For the public data that we have been collecting within the BioAssay Express, we have used the Drug Target Ontology preferentially curing our initial curation process. Subsequent to doing the bulk of the work, however, we added the Protein Ontology into the same hierarchy. The big attraction of making this addition is that the Protein Ontology is a selected subset of Uniprot, with its own well designed hierarchy that fits well with our use cases. We have been looking for a way to incorporate Uniprot identifiers for quite some time, but progress has been hindered by the fact that it is huge, and converting all of it into an ontology presents a major scalability challenge. Being able to make use of a community-selected subset is of great benefit.

A significant number of the terms from the Drug Target Ontology happen to be an exact match for their Protein Ontology/Uniprot counterparts. We would really like to have Uniprot identifiers for our targets, and we would like to have this without doing any extra curation work. We would also like to not have to write any code. It just so happens that the Protein Ontology Consortium has provided us with a mapping for a number of cases where there is a 1:1 correlation from DTO to PRO:

The next issue is a matter of data formats. The internal representation used by the BioAssay Express is not a tabular format, nor is it stored internally as semantic web triples – though it is easy to convert it to either of these. What we do have is the ability to copy results from a search, placing the content onto the clipboard in a tab-separated form that can be pasted directly into Excel:

The interesting columns are F (target label) and G (abbreviated URI).

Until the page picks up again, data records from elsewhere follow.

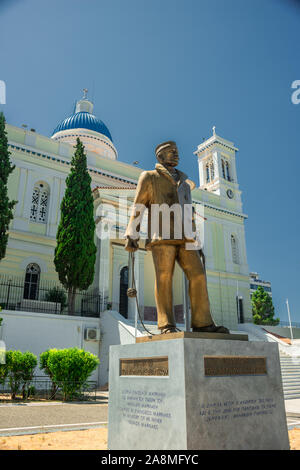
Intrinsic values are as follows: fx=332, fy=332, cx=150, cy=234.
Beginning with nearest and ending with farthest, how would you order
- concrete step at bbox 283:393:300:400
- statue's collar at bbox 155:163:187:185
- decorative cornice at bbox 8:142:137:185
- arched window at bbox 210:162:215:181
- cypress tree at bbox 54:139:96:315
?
statue's collar at bbox 155:163:187:185
concrete step at bbox 283:393:300:400
cypress tree at bbox 54:139:96:315
decorative cornice at bbox 8:142:137:185
arched window at bbox 210:162:215:181

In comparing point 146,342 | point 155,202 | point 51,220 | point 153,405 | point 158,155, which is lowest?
point 153,405

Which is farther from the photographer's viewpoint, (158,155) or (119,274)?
(119,274)

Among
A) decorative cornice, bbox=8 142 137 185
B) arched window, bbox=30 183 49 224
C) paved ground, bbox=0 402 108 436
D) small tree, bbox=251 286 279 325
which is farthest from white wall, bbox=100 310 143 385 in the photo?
small tree, bbox=251 286 279 325

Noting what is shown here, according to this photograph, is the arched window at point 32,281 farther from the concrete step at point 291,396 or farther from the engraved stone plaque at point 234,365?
the engraved stone plaque at point 234,365

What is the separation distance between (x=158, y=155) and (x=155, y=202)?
0.83 m

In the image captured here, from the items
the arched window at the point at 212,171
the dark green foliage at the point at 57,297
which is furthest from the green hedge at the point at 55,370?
the arched window at the point at 212,171

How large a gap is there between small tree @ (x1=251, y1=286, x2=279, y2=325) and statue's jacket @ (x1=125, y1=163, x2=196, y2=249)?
37.2 m

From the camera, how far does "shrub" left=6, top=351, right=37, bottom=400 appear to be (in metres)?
10.0

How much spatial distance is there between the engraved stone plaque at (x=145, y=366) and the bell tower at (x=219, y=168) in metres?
27.9

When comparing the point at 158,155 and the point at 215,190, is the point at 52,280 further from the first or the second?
the point at 215,190

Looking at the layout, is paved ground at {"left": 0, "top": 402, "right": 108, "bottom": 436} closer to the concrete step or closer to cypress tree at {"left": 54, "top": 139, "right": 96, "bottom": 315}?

The subsequent columns contain spillover when multiple annotations are present.

The relative value proposition for spreadsheets kicks in at this point, because we can go through the list of hundreds of entries and prune out cases that we don’t want to apply to (e.g. sorting then deleting blocks of rows).

The actual mapping process can be done by constructing some crude but effective Excel lookup macros, e.g.

=IF(G2="","",IFERROR(XLOOKUP(G2,Mapping!$A:$A,Mapping!$B:$B),""))

Once the mapping columns have been generated, the blank cells are those that were not in the DTO-to-PRO list. Filtering out the rows with no mappings, then rearranging column content to plug the gaps, can likewise be done quickly with manual use of standard spreadsheet operations.

The next step is to get this ad hoc spreadsheet manipulation product back into the BioAssay Express, and this can be accomplished by a feature that we have designed and used for importing tabular data of varying formats, and marking it up to the semantic-web compatible form that we use. It is actually almost as simple as copying the rows & columns to the clipboard and pasting them into the import page:

The above snapshot shows 4 columns transferred in this way. The leftmost column has been designated as the assay identifier, and each row has been connected to an existing assay. The other three columns (LOOKUP1 through 3) contain abbreviated URI terms, and they have been directed to the target assignment. The tool has matched the terms with content from the template, and rendered them with the corresponding labels (grey background). It also shows – for reference purposes – the content that already exists within these assignments for each assay. In this case, it’s the original annotation from the Drug Target Ontology. Since the names clearly indicate the same protein, this serves as a strong evidnece that our mapping is working.

Once the import process is accepted, each of these terms is added to the corresponding assay. This is evidenced within the assays themselves, e.g.

Note that the target has two assignments, both of which represent the same concept, but they are from two different ontologies, both with their merits. This means that we can search and analyse assay results using the Drug Target Ontology, Protein Ontology, Uniprot identifiers, or any combination thereof.

It also establishes a working pattern for carrying out bulk changes on data via ad hoc automation, using a tool that most scientists are already familiar with, i.e. Excel. So I guess it’s not quite time to retire the spreadsheet just yet.